-- Required actions --
1. Output the passage on GMO approvals word for word, from "His comments on" to "a news conference.", inclusive.
2. In one to three sentences, say what Stavros Dimas hinted must be known before he would process new requests to approve GMOs for growing, according to the passage on GMO approvals.

-- Passage shown --
== == ==
In a strong hint he was unwilling to process new requests for approval
of
GMOs for growing until their potential long-term impact was known, EU
Environment Commissioner Stavros Dimas also warned against using such
data
as a sole information source.
His comments on EFSA, Europe's Parma-based food safety agency, which
conducts scientific risk assessments of GMO products awaiting EU approval,
echoed similar criticisms made last month by the bloc's environment
ministers.
"There are questions like whether scientific opinions rendered by
EFSA have
relied exclusively on information provided by companies that look at
short-term effects," he said.
"EFSA cannot give a sound scientific opinion on long-term effects
of GMOs.
There are also questions on whether GMO companies are providing the right
information to the European Commission," he told a news conference.
== == ==
-- Dataset content --

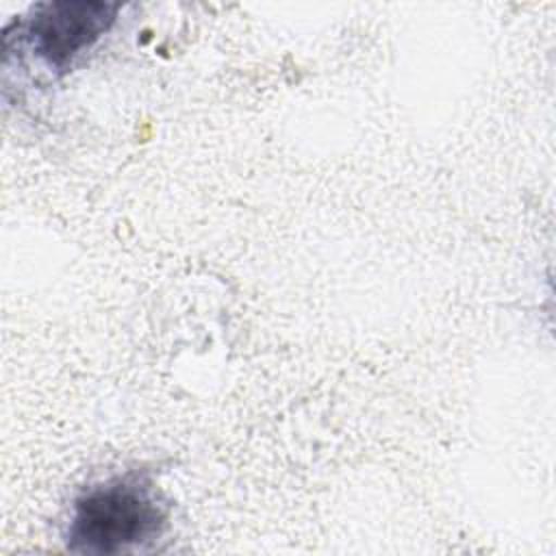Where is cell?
<instances>
[{
	"label": "cell",
	"instance_id": "cell-2",
	"mask_svg": "<svg viewBox=\"0 0 556 556\" xmlns=\"http://www.w3.org/2000/svg\"><path fill=\"white\" fill-rule=\"evenodd\" d=\"M119 2L54 0L37 4L22 24L24 43L54 72H65L115 22Z\"/></svg>",
	"mask_w": 556,
	"mask_h": 556
},
{
	"label": "cell",
	"instance_id": "cell-1",
	"mask_svg": "<svg viewBox=\"0 0 556 556\" xmlns=\"http://www.w3.org/2000/svg\"><path fill=\"white\" fill-rule=\"evenodd\" d=\"M167 508L152 482L139 473L111 478L87 489L72 506L67 547L76 554L113 556L159 539Z\"/></svg>",
	"mask_w": 556,
	"mask_h": 556
}]
</instances>
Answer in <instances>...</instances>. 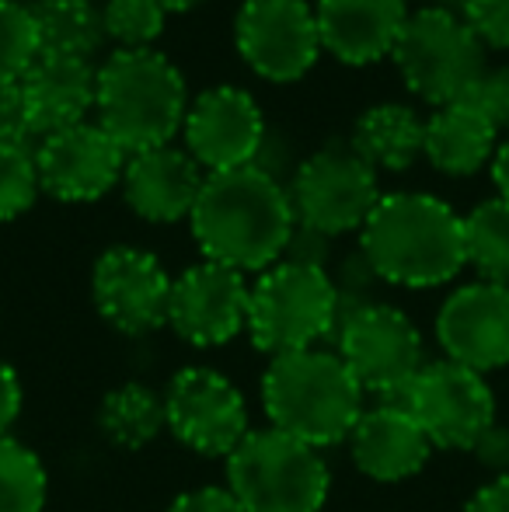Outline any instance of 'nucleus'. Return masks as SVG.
Returning <instances> with one entry per match:
<instances>
[{"mask_svg":"<svg viewBox=\"0 0 509 512\" xmlns=\"http://www.w3.org/2000/svg\"><path fill=\"white\" fill-rule=\"evenodd\" d=\"M189 227L206 262L227 265L241 276H258L269 265L283 262L297 216L286 185L248 164L238 171L206 175L189 213Z\"/></svg>","mask_w":509,"mask_h":512,"instance_id":"nucleus-1","label":"nucleus"},{"mask_svg":"<svg viewBox=\"0 0 509 512\" xmlns=\"http://www.w3.org/2000/svg\"><path fill=\"white\" fill-rule=\"evenodd\" d=\"M360 251L381 283L433 290L468 265L464 220L429 192H387L360 230Z\"/></svg>","mask_w":509,"mask_h":512,"instance_id":"nucleus-2","label":"nucleus"},{"mask_svg":"<svg viewBox=\"0 0 509 512\" xmlns=\"http://www.w3.org/2000/svg\"><path fill=\"white\" fill-rule=\"evenodd\" d=\"M189 102L182 70L157 49H116L98 67L95 122L126 157L175 143Z\"/></svg>","mask_w":509,"mask_h":512,"instance_id":"nucleus-3","label":"nucleus"},{"mask_svg":"<svg viewBox=\"0 0 509 512\" xmlns=\"http://www.w3.org/2000/svg\"><path fill=\"white\" fill-rule=\"evenodd\" d=\"M363 398L367 394L332 349L276 356L262 377L269 425L314 450L346 443L363 415Z\"/></svg>","mask_w":509,"mask_h":512,"instance_id":"nucleus-4","label":"nucleus"},{"mask_svg":"<svg viewBox=\"0 0 509 512\" xmlns=\"http://www.w3.org/2000/svg\"><path fill=\"white\" fill-rule=\"evenodd\" d=\"M339 328V293L328 269L276 262L258 272L248 300V338L265 356L318 349Z\"/></svg>","mask_w":509,"mask_h":512,"instance_id":"nucleus-5","label":"nucleus"},{"mask_svg":"<svg viewBox=\"0 0 509 512\" xmlns=\"http://www.w3.org/2000/svg\"><path fill=\"white\" fill-rule=\"evenodd\" d=\"M227 492L245 512H321L332 471L314 446L272 429H252L227 457Z\"/></svg>","mask_w":509,"mask_h":512,"instance_id":"nucleus-6","label":"nucleus"},{"mask_svg":"<svg viewBox=\"0 0 509 512\" xmlns=\"http://www.w3.org/2000/svg\"><path fill=\"white\" fill-rule=\"evenodd\" d=\"M391 60L408 95L433 108L464 102L489 70L482 42L471 35L461 14L433 4L408 14Z\"/></svg>","mask_w":509,"mask_h":512,"instance_id":"nucleus-7","label":"nucleus"},{"mask_svg":"<svg viewBox=\"0 0 509 512\" xmlns=\"http://www.w3.org/2000/svg\"><path fill=\"white\" fill-rule=\"evenodd\" d=\"M286 192L300 227L325 237L360 234L384 196L381 175L349 143H328L297 161Z\"/></svg>","mask_w":509,"mask_h":512,"instance_id":"nucleus-8","label":"nucleus"},{"mask_svg":"<svg viewBox=\"0 0 509 512\" xmlns=\"http://www.w3.org/2000/svg\"><path fill=\"white\" fill-rule=\"evenodd\" d=\"M335 352L349 366L363 394L398 401L426 366L422 335L415 321L394 304H363L335 328Z\"/></svg>","mask_w":509,"mask_h":512,"instance_id":"nucleus-9","label":"nucleus"},{"mask_svg":"<svg viewBox=\"0 0 509 512\" xmlns=\"http://www.w3.org/2000/svg\"><path fill=\"white\" fill-rule=\"evenodd\" d=\"M234 46L245 67L269 84L304 81L325 53L307 0H245L234 18Z\"/></svg>","mask_w":509,"mask_h":512,"instance_id":"nucleus-10","label":"nucleus"},{"mask_svg":"<svg viewBox=\"0 0 509 512\" xmlns=\"http://www.w3.org/2000/svg\"><path fill=\"white\" fill-rule=\"evenodd\" d=\"M398 401L440 450L471 453V446L496 425V398L489 380L450 359L422 366Z\"/></svg>","mask_w":509,"mask_h":512,"instance_id":"nucleus-11","label":"nucleus"},{"mask_svg":"<svg viewBox=\"0 0 509 512\" xmlns=\"http://www.w3.org/2000/svg\"><path fill=\"white\" fill-rule=\"evenodd\" d=\"M164 422L192 453L224 460L252 432L245 394L210 366H185L171 377L164 391Z\"/></svg>","mask_w":509,"mask_h":512,"instance_id":"nucleus-12","label":"nucleus"},{"mask_svg":"<svg viewBox=\"0 0 509 512\" xmlns=\"http://www.w3.org/2000/svg\"><path fill=\"white\" fill-rule=\"evenodd\" d=\"M269 136L262 108L245 88L217 84L189 102L182 122L185 150L196 157L206 175L238 171L258 161Z\"/></svg>","mask_w":509,"mask_h":512,"instance_id":"nucleus-13","label":"nucleus"},{"mask_svg":"<svg viewBox=\"0 0 509 512\" xmlns=\"http://www.w3.org/2000/svg\"><path fill=\"white\" fill-rule=\"evenodd\" d=\"M91 297L109 328L123 335H150L168 324L171 276L154 251L116 244L98 255Z\"/></svg>","mask_w":509,"mask_h":512,"instance_id":"nucleus-14","label":"nucleus"},{"mask_svg":"<svg viewBox=\"0 0 509 512\" xmlns=\"http://www.w3.org/2000/svg\"><path fill=\"white\" fill-rule=\"evenodd\" d=\"M248 300V276L203 258L171 279L168 328L196 349H217L248 328Z\"/></svg>","mask_w":509,"mask_h":512,"instance_id":"nucleus-15","label":"nucleus"},{"mask_svg":"<svg viewBox=\"0 0 509 512\" xmlns=\"http://www.w3.org/2000/svg\"><path fill=\"white\" fill-rule=\"evenodd\" d=\"M39 185L60 203H98L126 171V150L98 122H81L35 143Z\"/></svg>","mask_w":509,"mask_h":512,"instance_id":"nucleus-16","label":"nucleus"},{"mask_svg":"<svg viewBox=\"0 0 509 512\" xmlns=\"http://www.w3.org/2000/svg\"><path fill=\"white\" fill-rule=\"evenodd\" d=\"M436 342L443 359L482 377L509 366V286L475 279L450 293L436 314Z\"/></svg>","mask_w":509,"mask_h":512,"instance_id":"nucleus-17","label":"nucleus"},{"mask_svg":"<svg viewBox=\"0 0 509 512\" xmlns=\"http://www.w3.org/2000/svg\"><path fill=\"white\" fill-rule=\"evenodd\" d=\"M346 443L356 471L367 474L370 481H381V485L415 478L436 450L401 401H381L374 408H363L360 422L353 425Z\"/></svg>","mask_w":509,"mask_h":512,"instance_id":"nucleus-18","label":"nucleus"},{"mask_svg":"<svg viewBox=\"0 0 509 512\" xmlns=\"http://www.w3.org/2000/svg\"><path fill=\"white\" fill-rule=\"evenodd\" d=\"M408 0H318L321 46L346 67H374L391 60L408 21Z\"/></svg>","mask_w":509,"mask_h":512,"instance_id":"nucleus-19","label":"nucleus"},{"mask_svg":"<svg viewBox=\"0 0 509 512\" xmlns=\"http://www.w3.org/2000/svg\"><path fill=\"white\" fill-rule=\"evenodd\" d=\"M206 171L185 147H154L143 154L126 157L123 171V199L140 220L147 223H178L189 220Z\"/></svg>","mask_w":509,"mask_h":512,"instance_id":"nucleus-20","label":"nucleus"},{"mask_svg":"<svg viewBox=\"0 0 509 512\" xmlns=\"http://www.w3.org/2000/svg\"><path fill=\"white\" fill-rule=\"evenodd\" d=\"M18 84L39 140L42 136L63 133L70 126H81L95 112L98 67L88 60L35 56V63L28 67V74Z\"/></svg>","mask_w":509,"mask_h":512,"instance_id":"nucleus-21","label":"nucleus"},{"mask_svg":"<svg viewBox=\"0 0 509 512\" xmlns=\"http://www.w3.org/2000/svg\"><path fill=\"white\" fill-rule=\"evenodd\" d=\"M499 133L471 102H454L433 108L426 119L422 157L447 178H471L489 168L499 147Z\"/></svg>","mask_w":509,"mask_h":512,"instance_id":"nucleus-22","label":"nucleus"},{"mask_svg":"<svg viewBox=\"0 0 509 512\" xmlns=\"http://www.w3.org/2000/svg\"><path fill=\"white\" fill-rule=\"evenodd\" d=\"M426 143V119L405 102H381L353 122L349 147L381 175H401L415 168Z\"/></svg>","mask_w":509,"mask_h":512,"instance_id":"nucleus-23","label":"nucleus"},{"mask_svg":"<svg viewBox=\"0 0 509 512\" xmlns=\"http://www.w3.org/2000/svg\"><path fill=\"white\" fill-rule=\"evenodd\" d=\"M35 28L39 56H60V60H88L105 46L102 7L91 0H35L28 4Z\"/></svg>","mask_w":509,"mask_h":512,"instance_id":"nucleus-24","label":"nucleus"},{"mask_svg":"<svg viewBox=\"0 0 509 512\" xmlns=\"http://www.w3.org/2000/svg\"><path fill=\"white\" fill-rule=\"evenodd\" d=\"M98 429L112 446L123 450H143L164 429V394H157L147 384H123L109 391L98 408Z\"/></svg>","mask_w":509,"mask_h":512,"instance_id":"nucleus-25","label":"nucleus"},{"mask_svg":"<svg viewBox=\"0 0 509 512\" xmlns=\"http://www.w3.org/2000/svg\"><path fill=\"white\" fill-rule=\"evenodd\" d=\"M464 220V258L485 283L509 286V203L485 199Z\"/></svg>","mask_w":509,"mask_h":512,"instance_id":"nucleus-26","label":"nucleus"},{"mask_svg":"<svg viewBox=\"0 0 509 512\" xmlns=\"http://www.w3.org/2000/svg\"><path fill=\"white\" fill-rule=\"evenodd\" d=\"M49 499V474L32 446L0 436V512H42Z\"/></svg>","mask_w":509,"mask_h":512,"instance_id":"nucleus-27","label":"nucleus"},{"mask_svg":"<svg viewBox=\"0 0 509 512\" xmlns=\"http://www.w3.org/2000/svg\"><path fill=\"white\" fill-rule=\"evenodd\" d=\"M164 25L168 11L157 0H105L102 7L105 42H116L119 49H154Z\"/></svg>","mask_w":509,"mask_h":512,"instance_id":"nucleus-28","label":"nucleus"},{"mask_svg":"<svg viewBox=\"0 0 509 512\" xmlns=\"http://www.w3.org/2000/svg\"><path fill=\"white\" fill-rule=\"evenodd\" d=\"M42 196L35 147H0V223L25 216Z\"/></svg>","mask_w":509,"mask_h":512,"instance_id":"nucleus-29","label":"nucleus"},{"mask_svg":"<svg viewBox=\"0 0 509 512\" xmlns=\"http://www.w3.org/2000/svg\"><path fill=\"white\" fill-rule=\"evenodd\" d=\"M39 56L32 14L18 0H0V88L18 84Z\"/></svg>","mask_w":509,"mask_h":512,"instance_id":"nucleus-30","label":"nucleus"},{"mask_svg":"<svg viewBox=\"0 0 509 512\" xmlns=\"http://www.w3.org/2000/svg\"><path fill=\"white\" fill-rule=\"evenodd\" d=\"M461 21L471 28L485 53H506L509 49V0H468Z\"/></svg>","mask_w":509,"mask_h":512,"instance_id":"nucleus-31","label":"nucleus"},{"mask_svg":"<svg viewBox=\"0 0 509 512\" xmlns=\"http://www.w3.org/2000/svg\"><path fill=\"white\" fill-rule=\"evenodd\" d=\"M464 102H471L485 119L492 122L496 133H509V63L506 67H489L478 77L475 91Z\"/></svg>","mask_w":509,"mask_h":512,"instance_id":"nucleus-32","label":"nucleus"},{"mask_svg":"<svg viewBox=\"0 0 509 512\" xmlns=\"http://www.w3.org/2000/svg\"><path fill=\"white\" fill-rule=\"evenodd\" d=\"M35 143L39 136H35L21 84H7L0 88V147H35Z\"/></svg>","mask_w":509,"mask_h":512,"instance_id":"nucleus-33","label":"nucleus"},{"mask_svg":"<svg viewBox=\"0 0 509 512\" xmlns=\"http://www.w3.org/2000/svg\"><path fill=\"white\" fill-rule=\"evenodd\" d=\"M328 255H332V237L318 234V230H307L297 223L290 244H286V262H300V265H318L328 269Z\"/></svg>","mask_w":509,"mask_h":512,"instance_id":"nucleus-34","label":"nucleus"},{"mask_svg":"<svg viewBox=\"0 0 509 512\" xmlns=\"http://www.w3.org/2000/svg\"><path fill=\"white\" fill-rule=\"evenodd\" d=\"M471 457H475L485 471L496 474V478L509 474V425H503V422L492 425V429L471 446Z\"/></svg>","mask_w":509,"mask_h":512,"instance_id":"nucleus-35","label":"nucleus"},{"mask_svg":"<svg viewBox=\"0 0 509 512\" xmlns=\"http://www.w3.org/2000/svg\"><path fill=\"white\" fill-rule=\"evenodd\" d=\"M168 512H245V509H241V502L227 488H192V492L178 495L168 506Z\"/></svg>","mask_w":509,"mask_h":512,"instance_id":"nucleus-36","label":"nucleus"},{"mask_svg":"<svg viewBox=\"0 0 509 512\" xmlns=\"http://www.w3.org/2000/svg\"><path fill=\"white\" fill-rule=\"evenodd\" d=\"M21 415V380L11 363L0 359V436H11V425Z\"/></svg>","mask_w":509,"mask_h":512,"instance_id":"nucleus-37","label":"nucleus"},{"mask_svg":"<svg viewBox=\"0 0 509 512\" xmlns=\"http://www.w3.org/2000/svg\"><path fill=\"white\" fill-rule=\"evenodd\" d=\"M464 512H509V474L492 478L468 499Z\"/></svg>","mask_w":509,"mask_h":512,"instance_id":"nucleus-38","label":"nucleus"},{"mask_svg":"<svg viewBox=\"0 0 509 512\" xmlns=\"http://www.w3.org/2000/svg\"><path fill=\"white\" fill-rule=\"evenodd\" d=\"M489 175H492V185H496L499 199L509 203V140L496 147V154H492V161H489Z\"/></svg>","mask_w":509,"mask_h":512,"instance_id":"nucleus-39","label":"nucleus"},{"mask_svg":"<svg viewBox=\"0 0 509 512\" xmlns=\"http://www.w3.org/2000/svg\"><path fill=\"white\" fill-rule=\"evenodd\" d=\"M157 4L168 14H189V11H196L199 4H206V0H157Z\"/></svg>","mask_w":509,"mask_h":512,"instance_id":"nucleus-40","label":"nucleus"},{"mask_svg":"<svg viewBox=\"0 0 509 512\" xmlns=\"http://www.w3.org/2000/svg\"><path fill=\"white\" fill-rule=\"evenodd\" d=\"M464 4H468V0H433V7H443V11H450V14H461Z\"/></svg>","mask_w":509,"mask_h":512,"instance_id":"nucleus-41","label":"nucleus"}]
</instances>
== == ==
-- Written responses --
1.
His comments on EFSA, Europe's Parma-based food safety agency, which
conducts scientific risk assessments of GMO products awaiting EU approval,
echoed similar criticisms made last month by the bloc's environment
ministers.
"There are questions like whether scientific opinions rendered by
EFSA have
relied exclusively on information provided by companies that look at
short-term effects," he said.
"EFSA cannot give a sound scientific opinion on long-term effects
of GMOs.
There are also questions on whether GMO companies are providing the right
information to the European Commission," he told a news conference.

2. He hinted that he would not process new requests until the potential long-term impact of GMOs was known. He also said that EFSA cannot give a sound scientific opinion on the long-term effects of GMOs.